Re: Encoding italic (was: A last missing link)

2019-01-24 Thread Andrew West via Unicode
On Thu, 24 Jan 2019 at 13:59, James Kass via Unicode
 wrote:
>
> FAICT, the emoji repertoire is vendor-driven, just as the pre-Unicode
> emoji sets were vendor driven.  Pre-Unicode, if a vendor came up with
> cool ideas for new emoji they added new characters to the PUA.  Now that
> emoji are standardized, when vendors come up with new ideas they put
> them in the emoji ranges in order to preserve the standardization factor
> and ensure interoperability.  (That's probably over-simplified and there
> are bound to be other factors involved.)

I do not believe that recent (post-6.0) emoji additions are
vendor-driven. There is no formal vendor representation on the ESC,
and most ESC members do not work for vendors. Current emoji additions
are driven by ordinary users, who are actively encouraged by the UTC
to propose novel characters for encoding:

http://blog.unicode.org/2018/04/submissions-open-for-2020-emoji.html
http://blog.unicode.org/2016/09/emoji-deadline.html

The vendors happily lap up whatever emojis the UTC throws at them, but
they seem to have little interest in taking control of the emoji
process.

> We should no more expect the conventional Unicode character encoding
> model to apply to emoji than we should expect the old-fashioned text
> ranges to become vendor-driven.

Why should we not expect the conventional Unicode character encoding
mode to apply to emoji?

We were told time and time again when emoji were first proposed that
they were required for encoding for interoperability with Japanese
telecoms whose usage had spilled over to the internet. At that time
there was no suggestion that encoding emoji was anything other than a
one-off solution to a specific problem with PUA usage by different
vendors, and I at least had no idea that emoji encoding would become a
constant stream with an annual quota of 60+ fast-tracked
user-suggested novelties. Maybe that was the hidden agenda, and I was
just naïve.

The ESC and UTC do an appallingly bad job at regulating emoji, and I
would like to see the Emoji Subcommittee disbanded, and decisions on
new emoji taken away from the UTC, and handed over to a consortium or
committee of vendors who would be given a dedicated vendor-use emoji
plane to play with (kinda like a PUA plane with pre-assigned
characters with algorithmic names [VENDOR-ASSIGNED EMOJI X] which
the vendors can then associate with glyphs as they see fit; and as
emoji seem to evolve over time they would be free to modify and
reassign glyphs as they like because the Unicode Standard would not
define the meaning or glyph for any characters in this plane).

Andrew



Re: Encoding italic (was: A last missing link)

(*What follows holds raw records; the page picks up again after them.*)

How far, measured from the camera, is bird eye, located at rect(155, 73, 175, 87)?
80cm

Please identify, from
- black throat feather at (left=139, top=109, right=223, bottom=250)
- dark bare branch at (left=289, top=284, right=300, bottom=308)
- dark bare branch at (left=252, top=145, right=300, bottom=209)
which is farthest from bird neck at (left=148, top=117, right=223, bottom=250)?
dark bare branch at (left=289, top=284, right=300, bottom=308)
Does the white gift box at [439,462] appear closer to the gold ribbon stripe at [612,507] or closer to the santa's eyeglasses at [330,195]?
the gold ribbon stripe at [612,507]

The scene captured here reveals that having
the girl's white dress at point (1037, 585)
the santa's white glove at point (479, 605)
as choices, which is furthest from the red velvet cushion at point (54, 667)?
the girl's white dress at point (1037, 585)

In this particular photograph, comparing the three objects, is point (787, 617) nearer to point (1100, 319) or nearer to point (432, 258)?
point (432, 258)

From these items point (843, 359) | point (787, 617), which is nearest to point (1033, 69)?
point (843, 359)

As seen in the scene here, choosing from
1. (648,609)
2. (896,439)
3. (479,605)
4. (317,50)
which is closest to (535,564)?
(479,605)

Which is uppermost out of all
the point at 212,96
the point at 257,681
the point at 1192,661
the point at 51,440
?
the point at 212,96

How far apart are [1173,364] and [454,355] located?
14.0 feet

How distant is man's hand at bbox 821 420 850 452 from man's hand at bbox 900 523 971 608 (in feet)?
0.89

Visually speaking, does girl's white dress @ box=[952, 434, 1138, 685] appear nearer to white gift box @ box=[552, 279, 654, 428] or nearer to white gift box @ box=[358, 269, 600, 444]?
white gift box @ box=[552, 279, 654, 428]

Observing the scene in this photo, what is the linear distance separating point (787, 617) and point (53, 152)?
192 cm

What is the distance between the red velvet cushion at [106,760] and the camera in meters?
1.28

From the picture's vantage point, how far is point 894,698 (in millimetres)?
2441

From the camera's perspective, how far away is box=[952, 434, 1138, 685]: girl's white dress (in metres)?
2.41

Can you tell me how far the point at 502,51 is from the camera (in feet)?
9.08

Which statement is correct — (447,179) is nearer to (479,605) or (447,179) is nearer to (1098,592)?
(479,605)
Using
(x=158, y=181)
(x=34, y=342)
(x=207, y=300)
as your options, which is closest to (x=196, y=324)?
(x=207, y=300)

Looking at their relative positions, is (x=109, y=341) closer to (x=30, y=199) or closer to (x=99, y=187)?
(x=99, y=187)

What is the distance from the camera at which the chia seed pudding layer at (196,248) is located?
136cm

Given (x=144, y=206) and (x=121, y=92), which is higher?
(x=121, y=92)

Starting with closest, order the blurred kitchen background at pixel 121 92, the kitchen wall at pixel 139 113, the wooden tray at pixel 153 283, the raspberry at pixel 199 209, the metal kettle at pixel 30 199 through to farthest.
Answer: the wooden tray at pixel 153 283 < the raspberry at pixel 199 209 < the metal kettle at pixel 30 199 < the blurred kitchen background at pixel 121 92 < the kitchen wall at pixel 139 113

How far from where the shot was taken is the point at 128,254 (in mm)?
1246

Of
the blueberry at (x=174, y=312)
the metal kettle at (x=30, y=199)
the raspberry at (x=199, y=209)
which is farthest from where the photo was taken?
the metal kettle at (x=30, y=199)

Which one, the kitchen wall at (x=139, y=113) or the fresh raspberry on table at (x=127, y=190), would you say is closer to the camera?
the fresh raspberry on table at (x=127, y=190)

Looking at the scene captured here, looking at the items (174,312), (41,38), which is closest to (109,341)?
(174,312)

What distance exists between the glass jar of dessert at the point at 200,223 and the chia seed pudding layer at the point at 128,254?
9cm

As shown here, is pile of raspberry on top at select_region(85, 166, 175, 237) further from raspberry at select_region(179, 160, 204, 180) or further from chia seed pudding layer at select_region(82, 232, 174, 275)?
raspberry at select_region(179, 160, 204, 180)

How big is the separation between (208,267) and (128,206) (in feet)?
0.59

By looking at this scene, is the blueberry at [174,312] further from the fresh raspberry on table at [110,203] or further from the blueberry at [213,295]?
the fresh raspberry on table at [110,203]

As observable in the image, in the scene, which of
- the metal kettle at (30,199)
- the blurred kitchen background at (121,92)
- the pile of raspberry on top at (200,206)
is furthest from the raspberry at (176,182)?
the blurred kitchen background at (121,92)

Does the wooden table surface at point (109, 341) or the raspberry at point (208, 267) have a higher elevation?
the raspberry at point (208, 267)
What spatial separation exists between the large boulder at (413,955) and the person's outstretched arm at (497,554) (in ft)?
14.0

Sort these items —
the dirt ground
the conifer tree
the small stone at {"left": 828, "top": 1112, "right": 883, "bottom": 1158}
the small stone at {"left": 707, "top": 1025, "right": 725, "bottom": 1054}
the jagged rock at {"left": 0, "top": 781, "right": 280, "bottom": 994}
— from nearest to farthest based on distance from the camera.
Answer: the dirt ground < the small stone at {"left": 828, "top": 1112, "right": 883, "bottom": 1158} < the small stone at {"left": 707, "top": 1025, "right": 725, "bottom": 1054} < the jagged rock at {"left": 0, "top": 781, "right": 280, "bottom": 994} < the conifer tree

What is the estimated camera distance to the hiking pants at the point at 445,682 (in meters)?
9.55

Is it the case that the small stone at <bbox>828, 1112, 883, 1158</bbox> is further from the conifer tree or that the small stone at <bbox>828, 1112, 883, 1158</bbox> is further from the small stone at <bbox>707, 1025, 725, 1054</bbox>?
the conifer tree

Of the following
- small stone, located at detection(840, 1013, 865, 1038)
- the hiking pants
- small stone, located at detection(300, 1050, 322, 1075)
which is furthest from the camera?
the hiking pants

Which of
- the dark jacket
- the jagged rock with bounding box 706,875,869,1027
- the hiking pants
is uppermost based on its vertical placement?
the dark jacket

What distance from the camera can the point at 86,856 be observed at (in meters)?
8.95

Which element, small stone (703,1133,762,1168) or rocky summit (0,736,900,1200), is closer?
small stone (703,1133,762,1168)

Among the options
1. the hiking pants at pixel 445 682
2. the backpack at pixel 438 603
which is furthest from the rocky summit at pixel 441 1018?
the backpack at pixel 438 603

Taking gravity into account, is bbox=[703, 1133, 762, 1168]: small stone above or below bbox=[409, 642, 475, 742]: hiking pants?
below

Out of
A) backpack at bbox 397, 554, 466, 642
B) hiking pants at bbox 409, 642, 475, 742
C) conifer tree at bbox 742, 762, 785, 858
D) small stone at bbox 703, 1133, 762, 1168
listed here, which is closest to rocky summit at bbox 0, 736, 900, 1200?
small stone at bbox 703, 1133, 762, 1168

2019-01-24 Thread Andrew West via Unicode
On Thu, 24 Jan 2019 at 02:10, Mark E. Shoulson via Unicode
 wrote:
>
> Unicode isn't here to encode cool new ideas that would be cool and
> new.  It's here for writing what people already do.

http://www.unicode.org/L2/L2018/18141r2-emoji-colors.pdf

"Add 14 colored emoji characters for decorative and/or descriptive
uses. These may be used to indicate that an emoji has a different
color."

No evidence has been provided that anybody is currently using colored
blobs for this purpose (in fact emoji users have explicitly rejected
this method for indicating emoji color:
http://www.unicode.org/L2/L2018/18208-white-wine-rgi.pdf), just an
assertion that it would be a good idea if emoji users could add a
colored swatch to an existing emoji to indicate what color they want
it to represent (note that the colored characters do not change the
color of the emoji they are attached to [before or after, depending
upon whether you are speaking French or English dialect of emoji],
they are just intended as a visual indication of what colour you wish
the emoji was).

This proposal to add 14 additional colored circles, squares and hearts
is a perfect example of a cool new idea for something that the authors
think would be really useful, but for which there is no evidence of
existing use. The UTC should have rejected it as out of scope, but we
all know that rules and procedures do not apply to the Emoji
Subcommittee, so in fact this cool new idea will be included in
Unicode 12 in March.

Andrew


Re: Encoding italic (was: A last missing link)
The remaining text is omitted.